_SHORT TASK:_
The records below must be transcribed exactly. Do not include the pictures.

^^^^^^^^

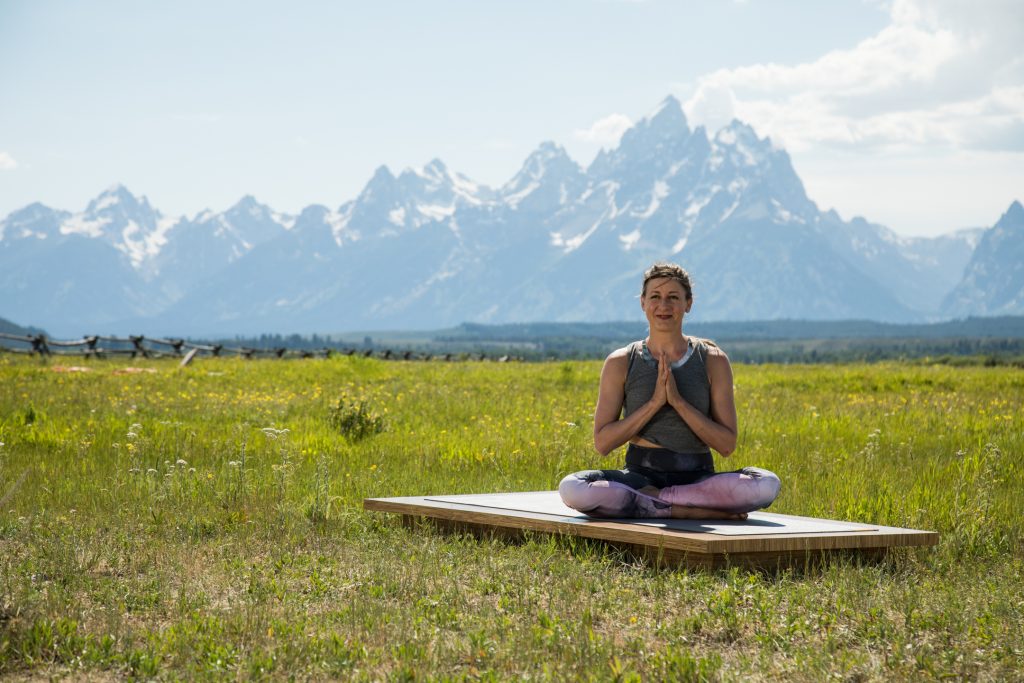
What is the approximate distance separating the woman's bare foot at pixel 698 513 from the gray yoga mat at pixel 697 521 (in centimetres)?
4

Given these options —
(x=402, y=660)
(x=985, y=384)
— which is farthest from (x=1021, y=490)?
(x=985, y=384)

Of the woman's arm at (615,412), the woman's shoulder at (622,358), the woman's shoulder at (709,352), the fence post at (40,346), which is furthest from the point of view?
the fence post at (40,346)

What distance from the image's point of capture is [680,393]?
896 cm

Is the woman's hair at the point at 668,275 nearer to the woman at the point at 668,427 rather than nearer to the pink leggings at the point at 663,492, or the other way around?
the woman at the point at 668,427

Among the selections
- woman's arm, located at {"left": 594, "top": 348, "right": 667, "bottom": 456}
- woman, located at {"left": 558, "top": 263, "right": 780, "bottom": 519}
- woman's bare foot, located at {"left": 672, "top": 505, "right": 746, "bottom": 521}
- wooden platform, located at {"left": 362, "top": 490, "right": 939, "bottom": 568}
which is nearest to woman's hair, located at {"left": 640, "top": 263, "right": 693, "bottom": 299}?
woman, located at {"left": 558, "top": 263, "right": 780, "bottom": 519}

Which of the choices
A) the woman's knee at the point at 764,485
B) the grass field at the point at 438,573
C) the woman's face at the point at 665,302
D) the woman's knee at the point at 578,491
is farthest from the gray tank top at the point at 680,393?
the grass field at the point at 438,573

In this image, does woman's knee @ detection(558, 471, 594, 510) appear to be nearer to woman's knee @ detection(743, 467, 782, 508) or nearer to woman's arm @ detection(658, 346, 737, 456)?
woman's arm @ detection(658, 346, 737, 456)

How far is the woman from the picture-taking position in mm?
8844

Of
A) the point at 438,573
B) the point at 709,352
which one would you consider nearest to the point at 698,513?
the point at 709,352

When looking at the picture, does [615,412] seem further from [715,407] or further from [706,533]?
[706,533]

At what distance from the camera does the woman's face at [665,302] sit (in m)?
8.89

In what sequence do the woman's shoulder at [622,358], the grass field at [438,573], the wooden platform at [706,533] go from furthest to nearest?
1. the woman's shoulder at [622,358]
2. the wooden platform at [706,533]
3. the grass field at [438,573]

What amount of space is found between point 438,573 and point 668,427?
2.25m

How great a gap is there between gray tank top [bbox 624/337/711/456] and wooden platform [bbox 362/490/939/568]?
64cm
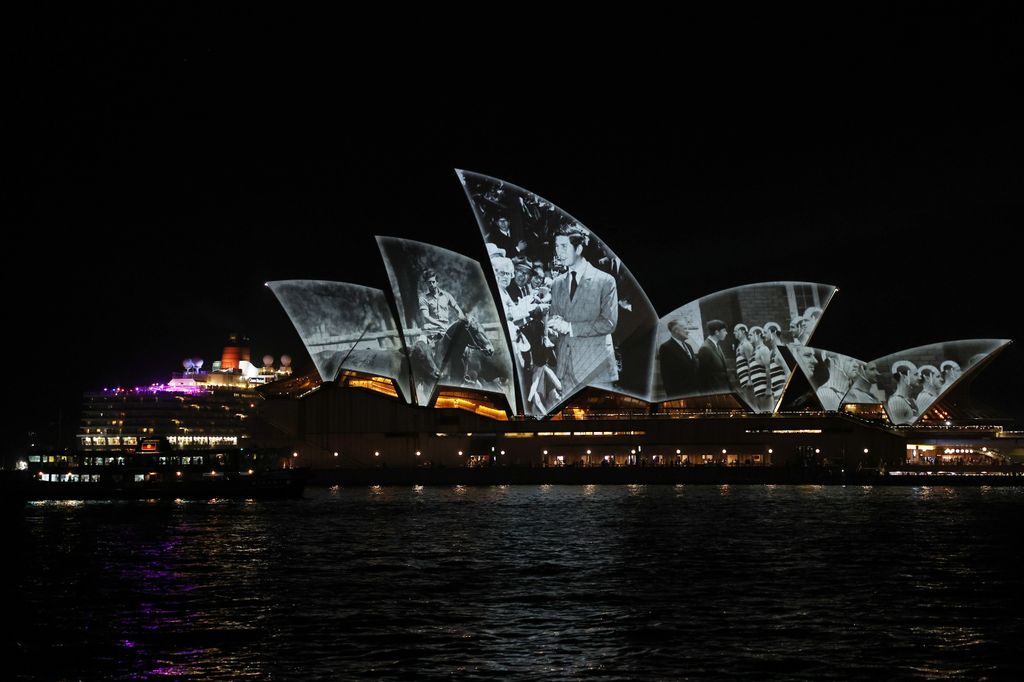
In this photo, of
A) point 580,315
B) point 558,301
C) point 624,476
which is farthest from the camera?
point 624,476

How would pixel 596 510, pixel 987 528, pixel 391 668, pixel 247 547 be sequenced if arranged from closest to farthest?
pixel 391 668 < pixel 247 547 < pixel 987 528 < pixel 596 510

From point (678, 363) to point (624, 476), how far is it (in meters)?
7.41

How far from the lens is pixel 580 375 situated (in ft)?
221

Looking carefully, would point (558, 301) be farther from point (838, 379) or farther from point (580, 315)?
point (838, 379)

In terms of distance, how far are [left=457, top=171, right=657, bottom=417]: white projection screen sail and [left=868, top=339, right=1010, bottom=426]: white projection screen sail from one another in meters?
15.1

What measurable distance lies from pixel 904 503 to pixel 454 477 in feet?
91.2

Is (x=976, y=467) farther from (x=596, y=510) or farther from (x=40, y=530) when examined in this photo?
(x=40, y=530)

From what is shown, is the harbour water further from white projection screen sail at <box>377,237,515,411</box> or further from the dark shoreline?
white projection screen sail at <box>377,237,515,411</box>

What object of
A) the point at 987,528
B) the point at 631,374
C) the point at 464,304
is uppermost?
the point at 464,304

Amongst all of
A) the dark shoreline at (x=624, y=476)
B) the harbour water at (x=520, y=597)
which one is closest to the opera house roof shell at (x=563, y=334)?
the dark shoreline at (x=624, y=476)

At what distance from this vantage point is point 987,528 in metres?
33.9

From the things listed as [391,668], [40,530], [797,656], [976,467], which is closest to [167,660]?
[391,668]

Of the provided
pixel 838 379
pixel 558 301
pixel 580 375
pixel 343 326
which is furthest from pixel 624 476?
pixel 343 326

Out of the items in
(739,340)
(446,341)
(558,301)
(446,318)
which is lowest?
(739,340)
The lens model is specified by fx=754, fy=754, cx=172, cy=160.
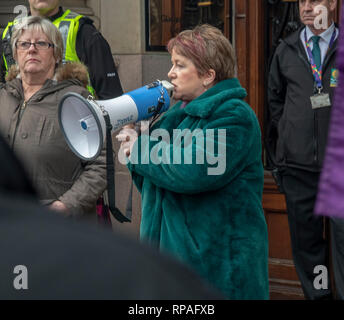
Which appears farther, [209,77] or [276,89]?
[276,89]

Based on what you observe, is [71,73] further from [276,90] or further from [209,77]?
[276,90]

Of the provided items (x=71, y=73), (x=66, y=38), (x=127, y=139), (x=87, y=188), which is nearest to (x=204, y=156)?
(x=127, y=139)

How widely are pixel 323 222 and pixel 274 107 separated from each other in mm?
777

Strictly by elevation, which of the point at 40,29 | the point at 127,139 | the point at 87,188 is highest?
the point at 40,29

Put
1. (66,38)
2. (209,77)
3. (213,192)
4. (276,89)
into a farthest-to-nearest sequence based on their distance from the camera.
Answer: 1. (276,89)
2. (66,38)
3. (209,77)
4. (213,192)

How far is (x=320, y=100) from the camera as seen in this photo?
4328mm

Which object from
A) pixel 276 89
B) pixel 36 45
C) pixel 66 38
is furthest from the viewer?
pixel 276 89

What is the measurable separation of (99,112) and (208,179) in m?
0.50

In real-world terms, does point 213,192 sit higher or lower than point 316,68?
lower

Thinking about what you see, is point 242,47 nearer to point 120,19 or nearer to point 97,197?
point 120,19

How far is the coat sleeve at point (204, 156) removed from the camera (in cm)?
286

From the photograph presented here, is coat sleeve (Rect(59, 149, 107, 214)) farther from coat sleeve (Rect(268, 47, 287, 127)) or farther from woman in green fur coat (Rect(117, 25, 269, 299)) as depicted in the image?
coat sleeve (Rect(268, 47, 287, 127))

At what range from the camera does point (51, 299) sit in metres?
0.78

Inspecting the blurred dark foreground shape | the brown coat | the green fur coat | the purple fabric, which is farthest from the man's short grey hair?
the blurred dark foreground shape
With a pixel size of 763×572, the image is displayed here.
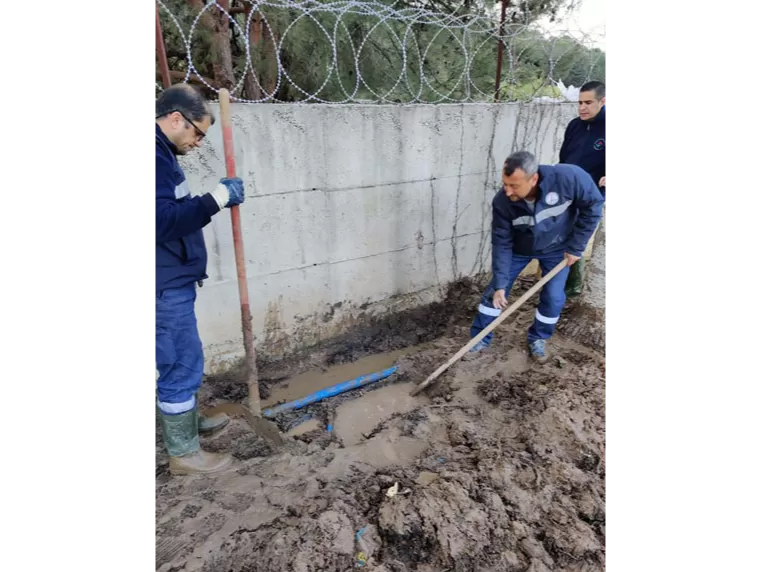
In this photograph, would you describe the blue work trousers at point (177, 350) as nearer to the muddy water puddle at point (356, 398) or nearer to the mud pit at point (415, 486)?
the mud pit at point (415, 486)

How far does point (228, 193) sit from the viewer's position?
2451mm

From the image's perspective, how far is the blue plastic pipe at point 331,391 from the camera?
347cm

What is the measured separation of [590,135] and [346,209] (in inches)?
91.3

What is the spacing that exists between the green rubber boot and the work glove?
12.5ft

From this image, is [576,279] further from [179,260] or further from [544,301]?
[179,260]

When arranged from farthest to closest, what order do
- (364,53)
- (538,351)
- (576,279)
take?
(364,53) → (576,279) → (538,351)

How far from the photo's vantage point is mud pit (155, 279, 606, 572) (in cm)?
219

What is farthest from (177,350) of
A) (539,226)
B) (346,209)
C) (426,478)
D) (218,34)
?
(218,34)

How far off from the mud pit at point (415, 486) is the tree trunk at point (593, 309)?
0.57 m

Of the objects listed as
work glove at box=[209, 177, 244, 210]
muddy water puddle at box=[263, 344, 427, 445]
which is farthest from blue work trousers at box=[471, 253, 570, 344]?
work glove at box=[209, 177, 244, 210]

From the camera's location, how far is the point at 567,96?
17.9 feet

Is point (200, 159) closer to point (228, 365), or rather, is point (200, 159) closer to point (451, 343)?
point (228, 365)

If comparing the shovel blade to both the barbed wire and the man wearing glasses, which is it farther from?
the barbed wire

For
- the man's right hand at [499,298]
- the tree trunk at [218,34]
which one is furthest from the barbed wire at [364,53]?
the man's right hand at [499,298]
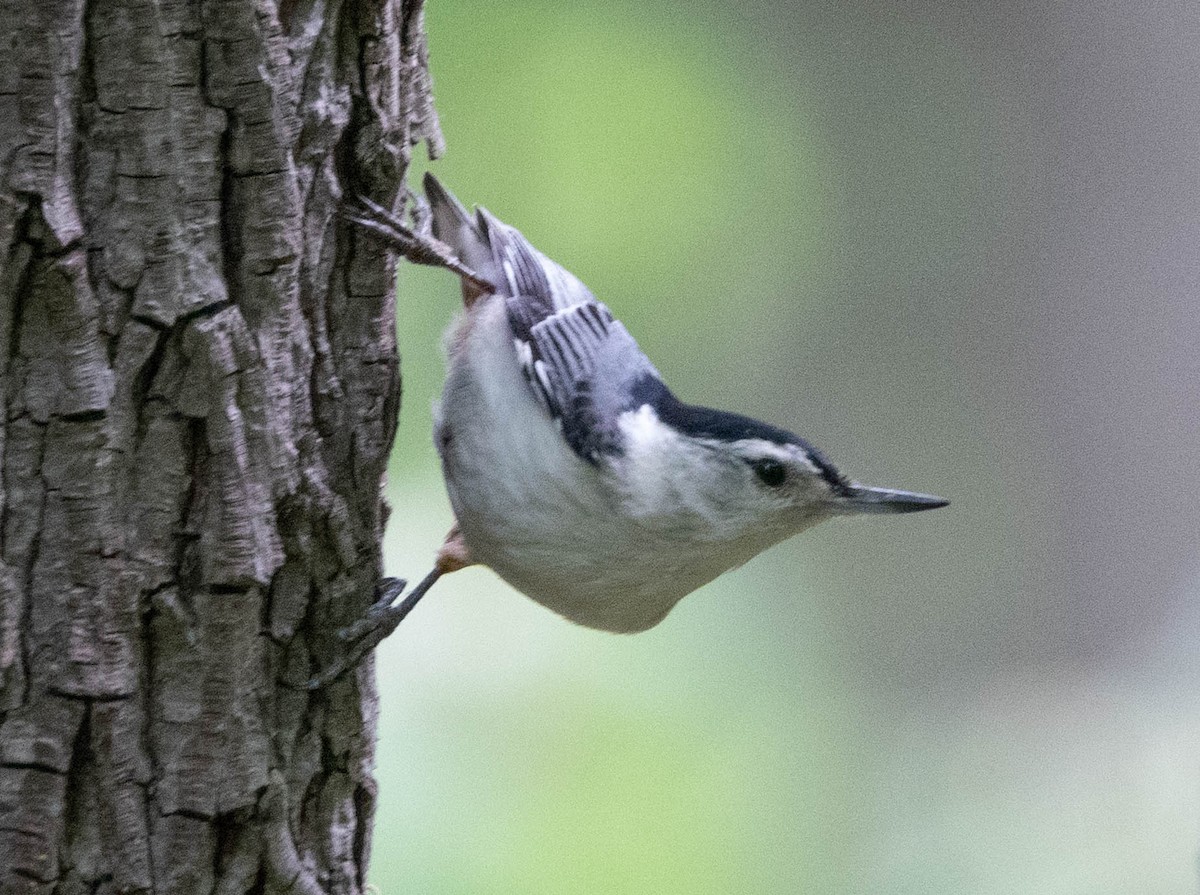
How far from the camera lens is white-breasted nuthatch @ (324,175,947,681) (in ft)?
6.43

^^^^^^^^

_OUTPUT FOR THIS EXERCISE:_
What is the approximate distance separating the woman's bare foot at pixel 698 513 from the gray yoga mat at pixel 697 521 (in centimetres)?
4

Given these options —
(x=402, y=660)
(x=985, y=384)
— which is farthest from (x=1021, y=490)?
(x=985, y=384)

Of the woman's arm at (615,412), the woman's shoulder at (622,358), the woman's shoulder at (709,352), the fence post at (40,346), which is furthest from the point of view?
the fence post at (40,346)

What distance from the image's point of capture is [680,393]?
896 cm

Is the woman's hair at the point at 668,275 nearer to the woman at the point at 668,427 rather than nearer to the pink leggings at the point at 663,492, or the other way around?
the woman at the point at 668,427

Among the selections
- woman's arm, located at {"left": 594, "top": 348, "right": 667, "bottom": 456}
- woman, located at {"left": 558, "top": 263, "right": 780, "bottom": 519}
- woman's bare foot, located at {"left": 672, "top": 505, "right": 746, "bottom": 521}
- wooden platform, located at {"left": 362, "top": 490, "right": 939, "bottom": 568}
which is nearest to woman's hair, located at {"left": 640, "top": 263, "right": 693, "bottom": 299}?
woman, located at {"left": 558, "top": 263, "right": 780, "bottom": 519}

Which of the choices
A) the woman's knee at the point at 764,485
B) the grass field at the point at 438,573
C) the woman's face at the point at 665,302
D) the woman's knee at the point at 578,491
is farthest from the gray tank top at the point at 680,393?
the grass field at the point at 438,573

In this image, does woman's knee @ detection(558, 471, 594, 510) appear to be nearer to woman's knee @ detection(743, 467, 782, 508) or nearer to woman's arm @ detection(658, 346, 737, 456)?
woman's arm @ detection(658, 346, 737, 456)

How far is the woman from the picture-taking position in mm?
8844

Of
A) the point at 438,573
B) the point at 709,352
which one would you consider nearest to the point at 698,513?
the point at 709,352

When looking at the picture, does [615,412] seem further from [715,407] or further from [706,533]?
[706,533]

At what distance from the camera does the woman's face at [665,302] sit (in m)?
8.89

In what sequence do the woman's shoulder at [622,358], the grass field at [438,573], the wooden platform at [706,533] go from furthest to nearest?
1. the woman's shoulder at [622,358]
2. the wooden platform at [706,533]
3. the grass field at [438,573]

What amount of space is found between point 438,573 and point 668,427?
2.25m

How great a gap is there between gray tank top [bbox 624/337/711/456] and wooden platform [bbox 362/490/939/568]?
64cm
In this photo, of
A) point 580,315
B) point 558,301
C) point 624,476
which is farthest from the camera?
point 624,476

How would pixel 596 510, pixel 987 528, pixel 391 668, pixel 247 547 be sequenced if arranged from closest to farthest?
pixel 391 668 < pixel 247 547 < pixel 987 528 < pixel 596 510

From point (678, 363) to point (624, 476), how far is it (in meters)?
7.41

How far from the lens is pixel 580 375 situated (in ft)?
221

Looking carefully, would point (558, 301) be farther from point (838, 379) or farther from point (580, 315)?
point (838, 379)

In terms of distance, how far are [left=457, top=171, right=657, bottom=417]: white projection screen sail and [left=868, top=339, right=1010, bottom=426]: white projection screen sail from one another in meters?
15.1

What measurable distance lies from pixel 904 503 to pixel 454 477 in feet?
91.2

Is (x=976, y=467) farther from (x=596, y=510) or farther from (x=40, y=530) when examined in this photo?
(x=40, y=530)

From what is shown, is the harbour water further from white projection screen sail at <box>377,237,515,411</box> or further from the dark shoreline?
white projection screen sail at <box>377,237,515,411</box>

What object of
A) the point at 987,528
B) the point at 631,374
C) the point at 464,304
is uppermost?
the point at 464,304

Amongst all of
A) the dark shoreline at (x=624, y=476)
B) the harbour water at (x=520, y=597)
which one is closest to the opera house roof shell at (x=563, y=334)?
the dark shoreline at (x=624, y=476)

At what distance from this vantage point is point 987,528 in metres?
33.9

From the things listed as [391,668], [40,530], [797,656], [976,467], which is closest to [167,660]?
[391,668]

Of the provided
pixel 838 379
pixel 558 301
pixel 580 375
pixel 343 326
which is furthest from pixel 624 476?
pixel 343 326

Out of the items in
(739,340)
(446,341)
(558,301)
(446,318)
which is lowest?
(739,340)
The lens model is specified by fx=754, fy=754, cx=172, cy=160.
Which appears farther, [209,77] or [276,89]?
[276,89]

Based on what you observe, is [71,73] further from [276,90] or further from [209,77]?
[276,90]

Of the provided items (x=71, y=73), (x=66, y=38), (x=127, y=139), (x=87, y=188), which is nearest to (x=204, y=156)?
(x=127, y=139)

How widely are pixel 323 222 and pixel 274 107 separated from each other in mm?
777

Strictly by elevation, which of the point at 40,29 | the point at 127,139 | the point at 87,188 is highest?
the point at 40,29

Put
1. (66,38)
2. (209,77)
3. (213,192)
4. (276,89)
into a farthest-to-nearest sequence based on their distance from the camera.
Answer: 1. (276,89)
2. (66,38)
3. (209,77)
4. (213,192)

How far is (x=320, y=100) from the camera as seen in this photo?
4328mm

Which object from
A) pixel 276 89
B) pixel 36 45
C) pixel 66 38
is furthest from the viewer?
pixel 276 89

What is the measurable separation of (99,112) and (208,179) in m?
0.50

In real-world terms, does point 213,192 sit higher or lower than point 316,68?
lower

Thinking about what you see, is point 242,47 nearer to point 120,19 or nearer to point 97,197?
point 120,19

How far is the coat sleeve at point (204, 156) removed from the camera (in cm)?
286

From the photograph presented here, is coat sleeve (Rect(59, 149, 107, 214)) farther from coat sleeve (Rect(268, 47, 287, 127)) or farther from woman in green fur coat (Rect(117, 25, 269, 299)) as depicted in the image?
coat sleeve (Rect(268, 47, 287, 127))

At what range from the camera does point (51, 299) sit in metres?
0.78

Inspecting the blurred dark foreground shape | the brown coat | the green fur coat | the purple fabric, which is farthest from the man's short grey hair?
the blurred dark foreground shape
With a pixel size of 763×572, the image is displayed here.
In this photograph, would you describe the blue work trousers at point (177, 350) as nearer to the muddy water puddle at point (356, 398) or nearer to the mud pit at point (415, 486)?
the mud pit at point (415, 486)

How far does point (228, 193) sit from the viewer's position?
2451mm

From the image's perspective, how far is the blue plastic pipe at point 331,391 from the camera?
347cm

What is the measured separation of [590,135] and [346,209] (in inches)?
91.3

What is the spacing that exists between the green rubber boot and the work glove?
12.5ft

From this image, is [576,279] further from [179,260] or further from [544,301]?
[179,260]

When arranged from farthest to closest, what order do
- (364,53)
- (538,351)
- (576,279)
take?
(364,53) → (576,279) → (538,351)

How far from the photo's vantage point is mud pit (155, 279, 606, 572) (in cm)?
219

What is farthest from (177,350) of
A) (539,226)
B) (346,209)
C) (426,478)
D) (218,34)
?
(218,34)

How far off from the mud pit at point (415, 486) is the tree trunk at point (593, 309)?
0.57 m

Of the objects listed as
work glove at box=[209, 177, 244, 210]
muddy water puddle at box=[263, 344, 427, 445]
which is farthest from blue work trousers at box=[471, 253, 570, 344]?
work glove at box=[209, 177, 244, 210]

From the camera's location, how far is the point at 567,96?
17.9 feet

Is point (200, 159) closer to point (228, 365), or rather, is point (200, 159) closer to point (451, 343)?
point (228, 365)

If comparing the shovel blade to both the barbed wire and the man wearing glasses, which is it farther from?
the barbed wire

For
- the man's right hand at [499,298]
- the tree trunk at [218,34]
which one is furthest from the barbed wire at [364,53]?
the man's right hand at [499,298]
How far from the camera lens is white-breasted nuthatch @ (324,175,947,681) (in ft)?
6.43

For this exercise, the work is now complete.